Revelou igualmente coragem em defender o que, em traços gerais, também tive ocasião de escrever aqui no PÚBLICO sobre o chamado “caso Neto de Moura”: os acórdãos são, por definição, decisões colectivas que se não compadecem com uma “leitura na diagonal” ou mera aposição da assinatura do adjunto, e as decisões judiciais devem ser extirpadas de obiter dicta, comentários de índole pessoal que em nada contribuem para a sua fundamentação. “Uma sentença é um documento da República”, ressaltou, e bem, Henriques Gaspar, lembrando-nos a correcção dos tribunais germânicos em que todas as decisões começam por “em nome do Povo”. Importante ainda a referência às autoridades administrativas independente que actuam como reguladoras e supervisoras, em cuja área de intervenção contra-ordenacional se introduziram normas especiais face ao regime geral do ilícito de mera ordenação social que, amiúde, temos por mal fundamentadas do prisma da política legislativa e que lhes conferem, como sublinhado pelo entrevistado, competências materialmente penais. Por outras palavras: a actuação prática que os cidadãos sentem no dia-a-dia de muitos destes reguladores é demasiado tímida quando comparada com os poderes sancionatórios que a lei lhes atribui.
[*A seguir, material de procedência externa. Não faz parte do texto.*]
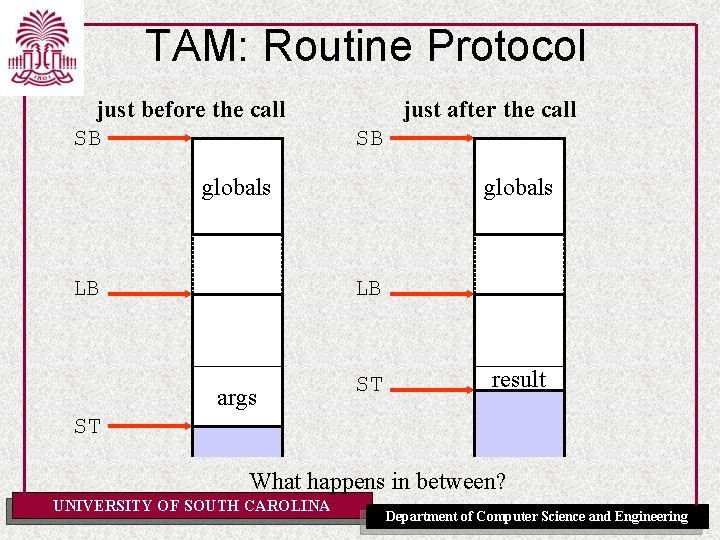 1801

TAM: Routine Protocol

just before the call

SB

globals

LB

args

ST

just after the call

SB

globals

LB

result

ST

What happens in between?

UNIVERSITY OF SOUTH CAROLINA

Department of Computer Science and Engineering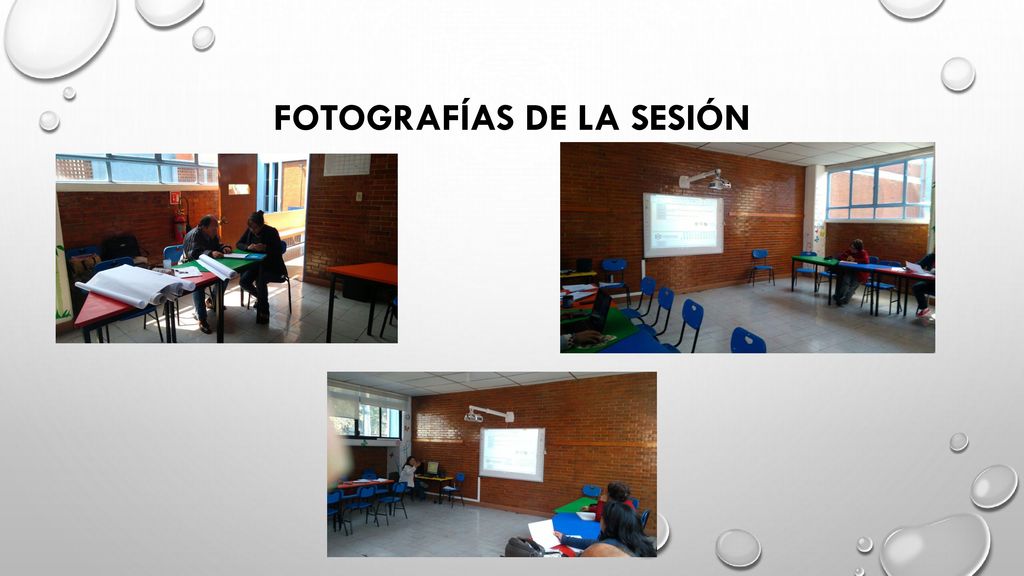 FOTOGRAFÍAS DE LA SESIÓN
Uma última palavra para um pensamento de Henriques Gaspar com o qual não podia estar mais de acordo e que exprimi publicamente em conferência promovida pela PGR e de que o PÚBLICO deu nota: a separação de processos. Essencialmente relevante em fase de inquérito, sem prejuízo de uma casuística que só os magistrados do MP estão habilitados a fazer, entendo que seria útil uma alteração legislativa no sentido de a tornar mais fácil, sempre concatenada com a validade da prova. Por isso, sugeri, nesse colóquio, que o art. 30.º, n.º 1, al. a), do CPP, onde se lê “interesse ponderoso e atendível de qualquer arguido, nomeadamente no não prolongamento da prisão preventiva”, devia também prever “ou nas hipóteses de criminalidade altamente organizada”, bem como, no art. 30.º, n.º 1, al. b), “a conexão puder representar um grave risco para a pretensão punitiva do Estado, para o interesse do ofendido ou do lesado”, devendo a sua concretização ser apurada, aditando: “nomeadamente nas hipóteses previstas nas alíneas i) a m) do art. 1.º” (terrorismo, criminalidade violenta, especialmente violenta ou altamente organizada). Isto compaginado com o aditamento ao CPP de um art. 30.º-A (utilização da prova), em que se previsse algo como: “1 – Nos casos previstos no artigo anterior, os resultados probatórios obtidos no processo inicial que cumpram as disposições legais aplicáveis, são utilizáveis no novo processo, excepto se, em relação aos factos deste último, se não verificarem os requisitos de admissibilidade e validade dos meios de prova e dos meios de obtenção de prova em causa. 2 – A verificação dos requisitos a que se refere o número anterior são objecto de despacho da autoridade judiciária competente. 3 – Se o despacho for proferido em fase de inquérito, o arguido, o assistente e as partes civis podem requerer o seu controlo de legalidade pelo juiz de instrução criminal. 4 – Se o despacho a que alude o n.º 2 for proferido em fase de instrução ou julgamento, do mesmo cabe recurso para o tribunal hierarquicamente superior. 5 – O recurso a que se refere o número anterior sobe imediatamente, nos próprios autos e com efeito suspensivo, aplicando-se-lhe, com as necessárias adaptações, o disposto nos artigos 410.º a 425.º”.

Uma proposta que deixo para eventual debate, na certeza que o STJ está em muito boas mãos e que a quarta figura do Estado é, de facto, um jurista insigne e que está à altura do que dele se espera.